_STATED PROBLEM_. Repeat exactly, and only, the lines from the one containing "From the camera's" through the end of the records.

_DATA RECORDS_.
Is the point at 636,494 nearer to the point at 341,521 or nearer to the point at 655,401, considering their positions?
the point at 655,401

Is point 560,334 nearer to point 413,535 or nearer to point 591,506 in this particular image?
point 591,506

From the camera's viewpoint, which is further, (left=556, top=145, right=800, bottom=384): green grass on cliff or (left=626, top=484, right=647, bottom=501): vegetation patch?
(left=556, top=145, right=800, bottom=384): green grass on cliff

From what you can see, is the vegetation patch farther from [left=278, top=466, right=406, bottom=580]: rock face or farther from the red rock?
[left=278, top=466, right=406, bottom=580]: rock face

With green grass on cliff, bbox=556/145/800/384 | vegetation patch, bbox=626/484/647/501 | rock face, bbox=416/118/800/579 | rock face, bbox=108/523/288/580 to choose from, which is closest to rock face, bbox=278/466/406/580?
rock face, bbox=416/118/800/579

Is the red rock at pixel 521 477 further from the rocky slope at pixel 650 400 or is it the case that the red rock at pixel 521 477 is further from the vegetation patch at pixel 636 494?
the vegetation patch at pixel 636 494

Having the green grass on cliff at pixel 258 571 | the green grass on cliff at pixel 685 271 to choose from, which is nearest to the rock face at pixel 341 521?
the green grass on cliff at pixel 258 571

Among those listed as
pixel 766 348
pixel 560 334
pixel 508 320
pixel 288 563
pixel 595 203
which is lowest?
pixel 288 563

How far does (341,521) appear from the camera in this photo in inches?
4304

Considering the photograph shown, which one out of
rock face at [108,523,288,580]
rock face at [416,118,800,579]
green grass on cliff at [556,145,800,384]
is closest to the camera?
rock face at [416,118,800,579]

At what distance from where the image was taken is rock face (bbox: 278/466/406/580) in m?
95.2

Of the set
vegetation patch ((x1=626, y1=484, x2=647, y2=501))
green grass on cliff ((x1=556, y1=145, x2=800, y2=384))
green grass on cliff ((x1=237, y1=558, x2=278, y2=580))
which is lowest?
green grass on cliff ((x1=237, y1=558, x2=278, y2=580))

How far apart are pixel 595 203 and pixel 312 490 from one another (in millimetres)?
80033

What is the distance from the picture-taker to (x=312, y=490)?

_RESULT_.
From the camera's viewpoint, which is further, (left=556, top=145, right=800, bottom=384): green grass on cliff or (left=626, top=484, right=647, bottom=501): vegetation patch?
(left=556, top=145, right=800, bottom=384): green grass on cliff

From what you can see, is the vegetation patch farther from [left=278, top=466, right=406, bottom=580]: rock face or farther from the red rock?
[left=278, top=466, right=406, bottom=580]: rock face

With green grass on cliff, bbox=556/145/800/384 | vegetation patch, bbox=626/484/647/501 | rock face, bbox=416/118/800/579 | rock face, bbox=108/523/288/580 to choose from, which is closest to rock face, bbox=278/466/406/580?
rock face, bbox=416/118/800/579

Is the red rock at pixel 521 477 further from the rocky slope at pixel 650 400 or is it the case that the red rock at pixel 521 477 is further from the vegetation patch at pixel 636 494?
the vegetation patch at pixel 636 494

Having the green grass on cliff at pixel 258 571 | the green grass on cliff at pixel 685 271 to choose from, which is nearest to the rock face at pixel 341 521?
the green grass on cliff at pixel 258 571

Among those listed as
pixel 766 348
pixel 560 334
pixel 508 320
pixel 288 563
pixel 595 203
which is lowest?
pixel 288 563

How far does (341,521) appear from the camera in this photo in inches?
4304

Considering the photograph shown, which one out of
rock face at [108,523,288,580]
rock face at [416,118,800,579]
green grass on cliff at [556,145,800,384]
is closest to the camera?
rock face at [416,118,800,579]

At what distance from where the image was taken is rock face (bbox: 278/466/406/580) in m?
95.2

Of the set
vegetation patch ((x1=626, y1=484, x2=647, y2=501))
green grass on cliff ((x1=556, y1=145, x2=800, y2=384))
green grass on cliff ((x1=237, y1=558, x2=278, y2=580))
which is lowest?
green grass on cliff ((x1=237, y1=558, x2=278, y2=580))

How far apart are pixel 595 203 and pixel 312 490 from one another (in millimetres)?
80033

What is the distance from the picture-taker to (x=312, y=490)?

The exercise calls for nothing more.